=== DATA IN THIS EXERCISE ===
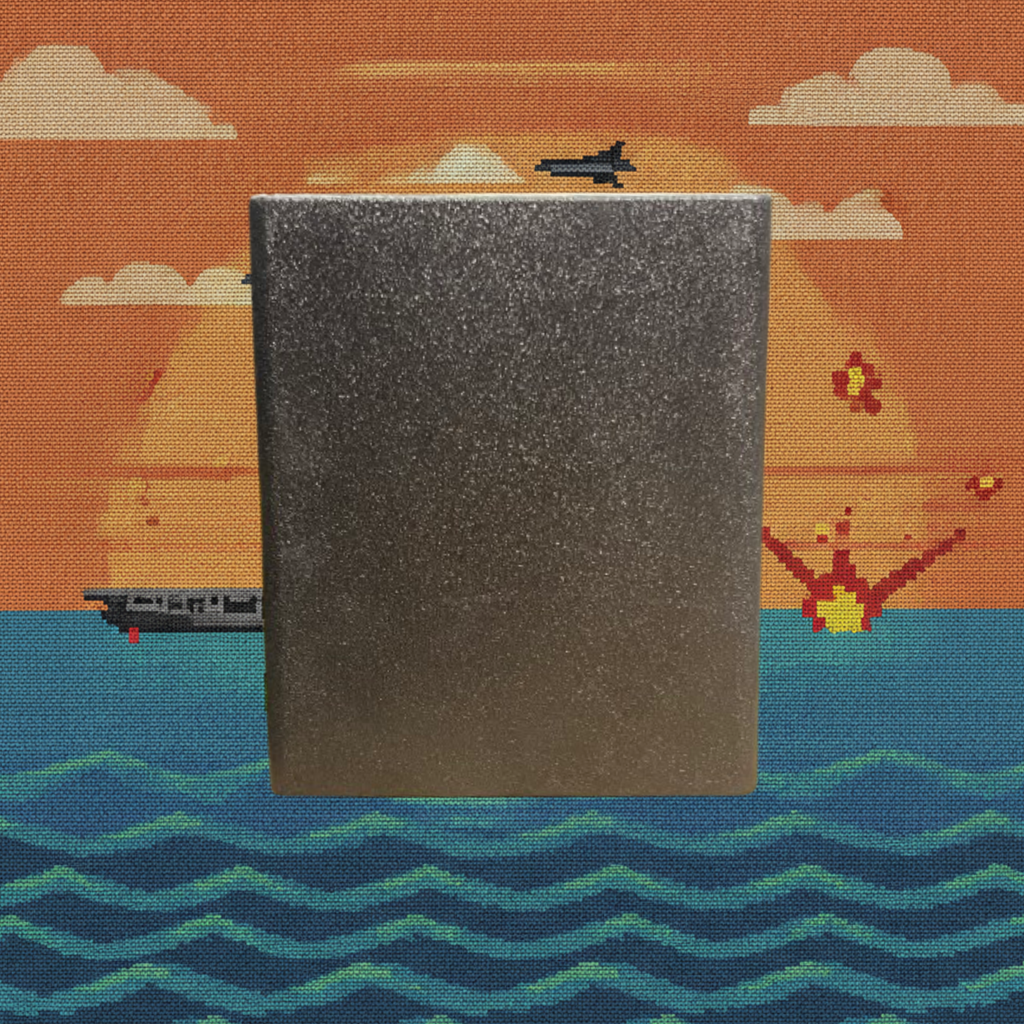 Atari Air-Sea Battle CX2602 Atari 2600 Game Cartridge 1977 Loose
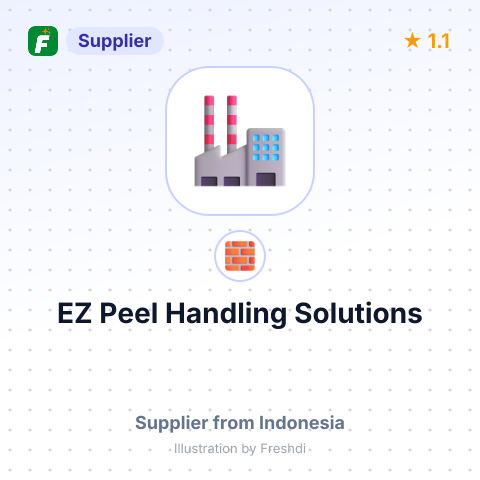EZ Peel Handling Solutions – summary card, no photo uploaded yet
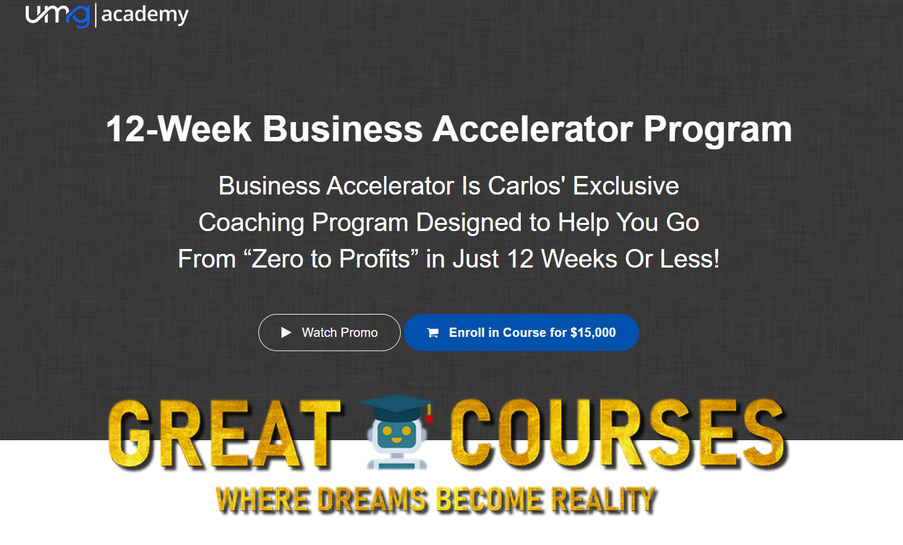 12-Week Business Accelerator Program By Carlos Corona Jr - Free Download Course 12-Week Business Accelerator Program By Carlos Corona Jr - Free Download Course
===
=== DATA IN THIS EXERCISE ===
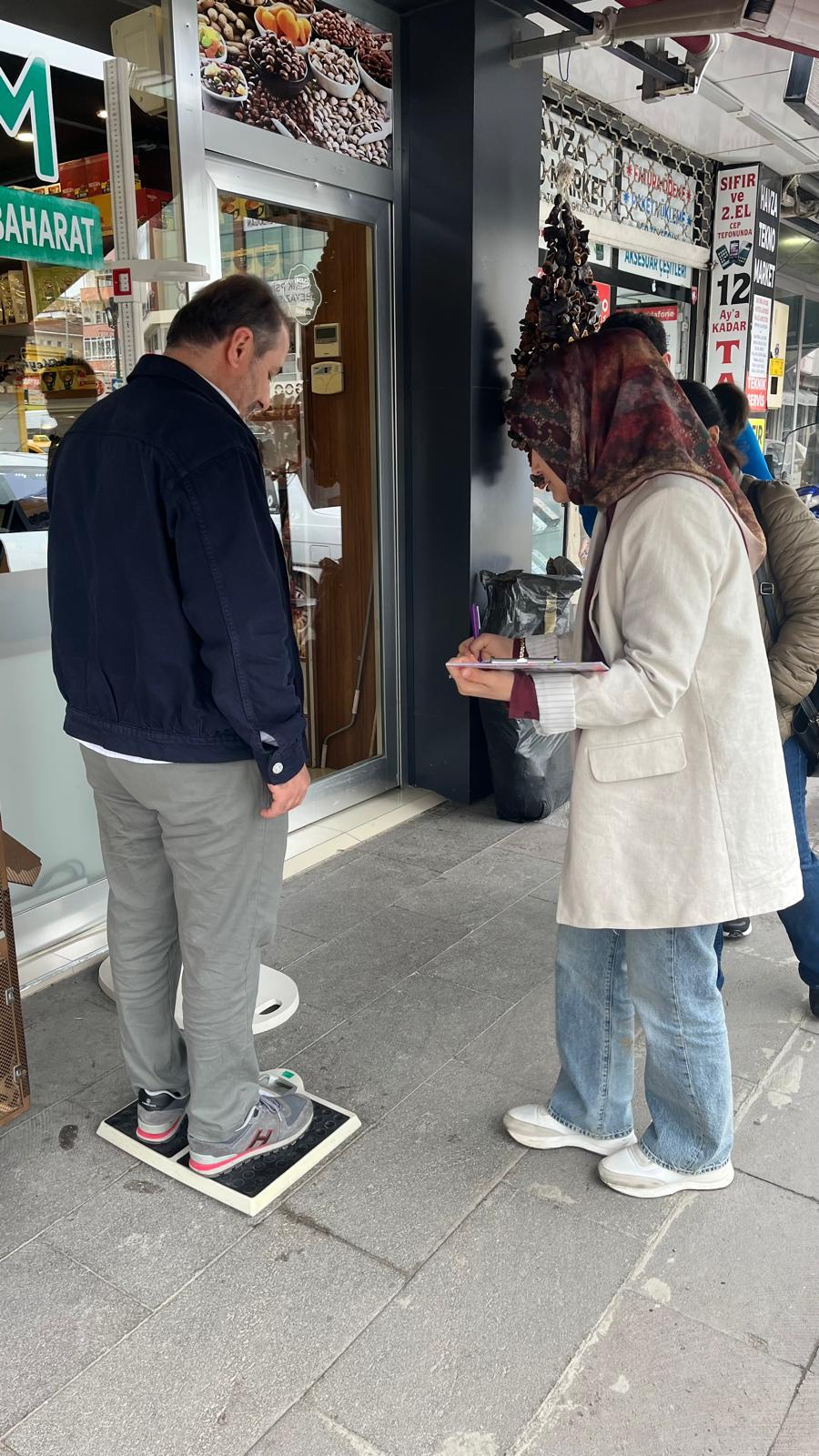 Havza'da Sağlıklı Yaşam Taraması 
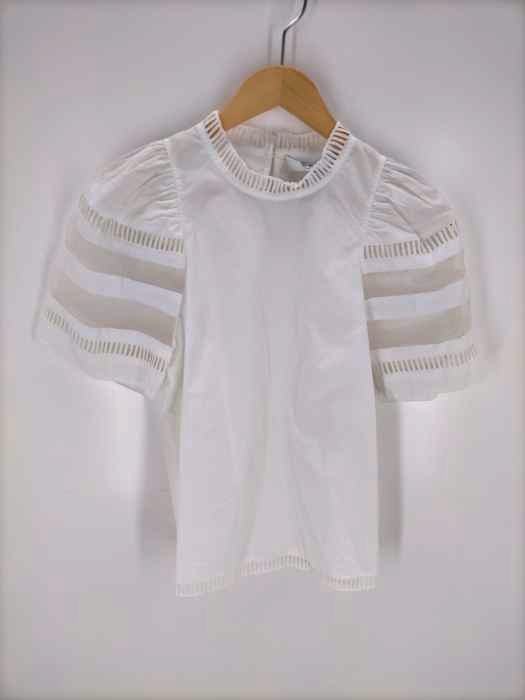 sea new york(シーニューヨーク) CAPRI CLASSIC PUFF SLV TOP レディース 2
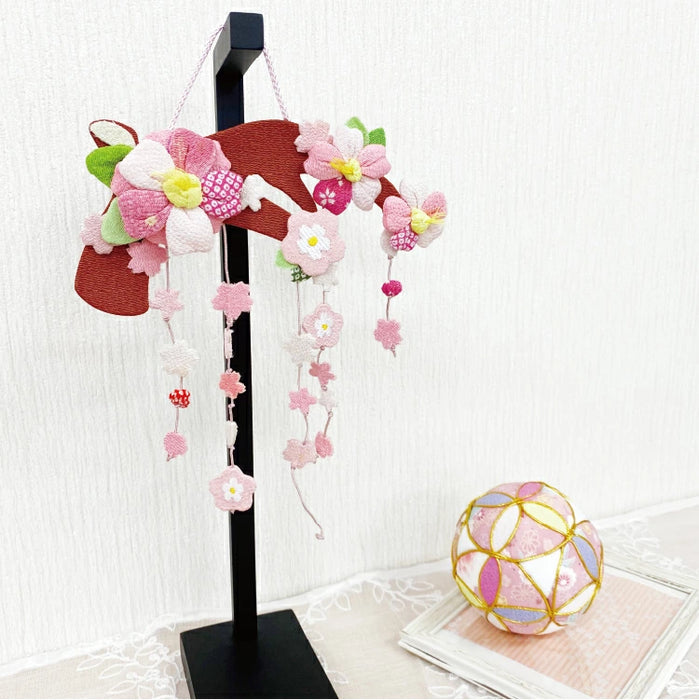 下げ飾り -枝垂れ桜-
===
*WHAT YOU SHOULD DO:* From the line holding "EZ Peel Handling" to the line holding "Download Course 12-Week", both included, retype the entries above exactly and drop the pictures.

*RESULT OF THE TASK:*
EZ Peel Handling Solutions – summary card, no photo uploaded yet
 12-Week Business Accelerator Program By Carlos Corona Jr - Free Download Course 12-Week Business Accelerator Program By Carlos Corona Jr - Free Download Course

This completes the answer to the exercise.